I didn't anticipate that.

to know why you found me, yet not know if finding my site helped you, supported you, or answered your question has been excruciating at times. too often, I find myself wanting to reach right through my computer to hold your hand, hug you, or just tell you it's going to be okay. I want to know if you are okay, or are you still out there searching?

I want to know. did I help:

you--in China. you landed here after googling: my brain hurts aches depression
I am so sorry. I hope something I wrote made a difference in your day. I am so sorry you hurt. did you find anything here that helped? are you still out there hurting and searching?

you--in the US when you looked for help with: fatigued and weary
I get it. did you find my posts on being so f***ing tired? did it help to know I've been there, too?

you--USA sufferer with: depression intrusive thoughts or
you--with: scary intrusive thinking
within days of my post revealing my own scary thinking, you both found me. I wish I knew if reading my post was relieving for you. I hope so.

you--from far away with the: spiraling down depression
did any of my posts stop your fall? I've been there, too. if I knew you, I'd put out my arms to slow your descent...but a blog doesn't allow that. I hope my words helped.

and finally, all of you--runners from all over the world who've landed here because of: post marathon depression or post Boston Marathon depression or depression after marathon
I'm embarrassed to say this, but I had no idea! I hope the fact that there are a ton of you helps some of you feel less alone. not sure my blog addresses your area of concern, but if you leave me some comments, I'd be happy to start the discussion!

why write a blog about depression?
this is only a sample...

5 comments:

Shiv said...

Wow, it's great to see that you're helping people in this way.
Well, great that you can help people, obviously not so great that you've had to go through the things you have to get here and that they're going through the things they are now to look for you.
I have been writing on and off about my experiences with depression for a while now and I haven't had nearly as much success as you. On the other hand I haven't had nearly the experience or the quality of writing :)

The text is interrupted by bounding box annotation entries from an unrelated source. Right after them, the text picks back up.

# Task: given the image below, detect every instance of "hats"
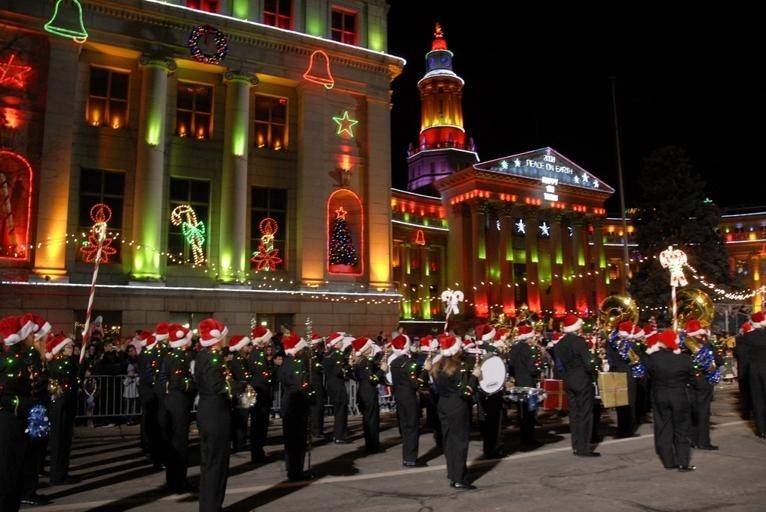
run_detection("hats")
[326,331,345,347]
[563,310,583,332]
[252,326,273,344]
[391,334,410,355]
[0,311,73,359]
[229,335,250,351]
[437,334,462,357]
[138,322,192,350]
[351,336,373,356]
[282,333,306,356]
[310,330,323,344]
[517,325,535,341]
[198,318,230,347]
[419,334,437,351]
[616,310,766,355]
[474,325,497,345]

There is something of a negative stigma attached to blogging, since it's so dominated by personal sites of teenagers writing nothing more interesting that what they had for supper and who they went to the cinema with (Did no one buy them a diary??). And on the flipside there's obviously the negative stigma with depression and other mental illnesses. So some might think that blogging about mental illnesses would be criticized right down the pan, but you know what, I have found it so good to be able to write about my experiences and to share them with others, to feel like I'm not alone and maybe other people will be able to take something from my experiences. And it also helps raise awareness in the "normies" as you put it, to show them what it's really about and possibly what they can do to help.
So yeah, if anyone asks me why I'd say: For me. For them. For you.


~Shiv

beartwinsmom said...

Amen, sister. Amen.

etta said...
This comment has been removed by the author.
etta said...

Shiv-
As beartwinsmom so deftly put it, "AMEN!"
Thanks for visiting my blog. I appreciate your comments. Your observations are right on!
Visit again soon-
etta

Nancie said...

Blogging is really a very effective way of reaching out to others who are suffering or in need. Our experiences with depression and bipolar enabled us to help others through the pain and confusion they are going through.

Reading the google search words just confirmed how many people are searching for hope and help. It is heartbreaking sometimes to know that so many people are suffering such anguish. It gives us motivation to write, doesn't it?

Keep up your good work of writing and helping others!

Take care. And hope you have a great weekends!